Falam sem a boca. Estão progressivamente em movimento. Trânsito
e transe. Aprendem a voar durante a queda.
"Tu
haverias de querer saber se a solidão é um homem, é um osso ou
animal". Andara significa uma cidade/floresta que caminha
no caminhante. Não é habitada, pois é ela que povoa seus passageiros.
Uma
das grandes diferenças com Cobra Norato, do modernista Raul Bopp,
escritor que também se alimentou do folclore amazônico, é o tratamento
verbal. Ó Serdespanto não busca o humor e o pitoresco, e sim a
estranheza. Apresenta uma carga intensa de suspense, de vigilância
intelectual, de assombro metafísico e de veracidade, mesmo no
sobrenatural. Ao contrário da trama tradicional que reproduz ações
pela linguagem, a linguagem é a única ação.
Deslizando
entre a prosa, ensaio e poesia, Cecim oculta-se na claridade.
"Apedrejados com os frutos, doendo/ de tanto ver." Velamento
e desvelamento contínuo. Rumina as palavras como coisas e pertences
primitivos, articulando neologismos (amanhedescendo) ou fusões
mágicas. Ele adere à volúpia das metáforas (planície das escamas,
vento da voz). Concilia ceticismo de um filósofo e a inquietação
musical de um poeta. Suspendendo o tempo, as histórias começam
do meio, à semelhança dos poemas épicos.

Ó
Serdespanto provoca a partir do título. É ser-de-espanto, sede
de espanto. Une o mais alto - asa - com o mais baixo - serpente.
Multiplicidade e encantamento. Age com o movimento circular de
parábolas e fábulas sussurradas ao pé da fogueira. O círculo sonoro
e hipnótico de algo repetido até exaustão, até o dormir das cinzas.
Ó Serdespanto diz: "um fogo sempre se acende para contar histórias".

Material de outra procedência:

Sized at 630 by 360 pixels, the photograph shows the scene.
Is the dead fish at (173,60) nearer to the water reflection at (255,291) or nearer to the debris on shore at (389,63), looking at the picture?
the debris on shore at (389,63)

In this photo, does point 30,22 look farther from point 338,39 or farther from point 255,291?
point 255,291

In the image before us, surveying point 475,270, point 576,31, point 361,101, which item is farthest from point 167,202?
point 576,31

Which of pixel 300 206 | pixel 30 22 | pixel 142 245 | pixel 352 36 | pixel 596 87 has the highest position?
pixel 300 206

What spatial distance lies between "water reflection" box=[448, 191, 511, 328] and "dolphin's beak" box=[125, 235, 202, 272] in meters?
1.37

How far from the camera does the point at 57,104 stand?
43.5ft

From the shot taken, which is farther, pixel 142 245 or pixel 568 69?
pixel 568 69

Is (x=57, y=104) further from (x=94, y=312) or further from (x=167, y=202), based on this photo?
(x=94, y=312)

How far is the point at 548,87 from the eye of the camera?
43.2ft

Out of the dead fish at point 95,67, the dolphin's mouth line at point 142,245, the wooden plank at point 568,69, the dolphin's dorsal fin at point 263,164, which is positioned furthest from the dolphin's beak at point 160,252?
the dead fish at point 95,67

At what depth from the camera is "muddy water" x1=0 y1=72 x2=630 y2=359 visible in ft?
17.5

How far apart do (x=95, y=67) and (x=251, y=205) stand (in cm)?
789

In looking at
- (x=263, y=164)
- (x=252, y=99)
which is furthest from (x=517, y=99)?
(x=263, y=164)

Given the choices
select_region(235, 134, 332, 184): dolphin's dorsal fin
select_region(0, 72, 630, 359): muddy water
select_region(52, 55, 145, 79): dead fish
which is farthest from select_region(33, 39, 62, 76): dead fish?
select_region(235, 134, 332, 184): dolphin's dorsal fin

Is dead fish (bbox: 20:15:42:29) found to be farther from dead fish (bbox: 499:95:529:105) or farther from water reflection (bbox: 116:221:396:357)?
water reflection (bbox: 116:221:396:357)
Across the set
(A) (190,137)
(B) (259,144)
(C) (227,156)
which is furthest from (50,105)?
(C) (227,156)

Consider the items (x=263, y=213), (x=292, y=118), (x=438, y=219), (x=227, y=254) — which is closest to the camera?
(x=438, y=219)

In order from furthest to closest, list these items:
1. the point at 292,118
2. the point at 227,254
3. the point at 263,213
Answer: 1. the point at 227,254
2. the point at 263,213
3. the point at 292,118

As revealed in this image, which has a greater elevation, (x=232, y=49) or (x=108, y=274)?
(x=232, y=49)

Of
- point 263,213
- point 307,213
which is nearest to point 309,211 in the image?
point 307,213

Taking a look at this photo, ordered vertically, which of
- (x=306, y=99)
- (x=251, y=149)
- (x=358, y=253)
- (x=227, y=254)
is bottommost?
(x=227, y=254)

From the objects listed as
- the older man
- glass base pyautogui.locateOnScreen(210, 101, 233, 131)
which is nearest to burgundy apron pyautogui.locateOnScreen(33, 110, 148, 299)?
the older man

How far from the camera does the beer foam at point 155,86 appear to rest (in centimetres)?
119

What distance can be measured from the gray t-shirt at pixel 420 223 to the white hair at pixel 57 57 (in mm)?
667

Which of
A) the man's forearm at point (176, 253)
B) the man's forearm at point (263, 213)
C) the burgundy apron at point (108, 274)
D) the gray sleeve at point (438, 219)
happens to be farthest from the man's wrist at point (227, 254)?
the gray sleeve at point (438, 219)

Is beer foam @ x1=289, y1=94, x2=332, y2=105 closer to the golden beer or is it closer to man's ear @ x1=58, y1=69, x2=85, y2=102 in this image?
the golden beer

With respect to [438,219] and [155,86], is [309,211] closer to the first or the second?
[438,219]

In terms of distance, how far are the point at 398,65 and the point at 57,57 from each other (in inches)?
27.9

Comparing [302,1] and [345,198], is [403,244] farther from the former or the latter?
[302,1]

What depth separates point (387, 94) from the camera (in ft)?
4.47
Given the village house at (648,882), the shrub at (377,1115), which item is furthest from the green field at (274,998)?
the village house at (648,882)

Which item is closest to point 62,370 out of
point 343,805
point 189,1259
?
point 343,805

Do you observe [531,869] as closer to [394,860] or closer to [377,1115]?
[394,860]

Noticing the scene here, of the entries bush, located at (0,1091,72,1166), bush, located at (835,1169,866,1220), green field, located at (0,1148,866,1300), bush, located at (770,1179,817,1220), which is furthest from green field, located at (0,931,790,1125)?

Antes, em Viagem a Andara, o escritor já crepitava: "enquanto
um fogo ainda lhe dá uma voz". Trata-se de uma reflexão que
ensina a dobrar a consciência sobre as imagens, a dobrar a dobra.
"A luz é de murmurar", exigindo a proximidade para ser
confidenciada.
O
alfabeto de Andara carrega sentimentos maiúsculos e minúsculos,
o infinito ínfimo. À maneira dos românticos e místicos, Cecim
fala da Morte, Compaixão e Sombra com letras maiúsculas, diferenciando
as imagens coletivas das individuais. A narrativa é uma abertura
para a descoberta interior. Compreender o mundo que está dentro
do silêncio, nunca fora. Filósofos e teólogos como Mestre Eckhart,
Kant, Plotino, Angelus Silesius, entre outros, aparecem como guias,
confirmando a iniciação da travessia, que consiste em "atravessar
o que nos nega, para chegar ao sim". O sim não é recusar o
mundo para imaginá-lo, mas deixar o mundo imaginar o homem.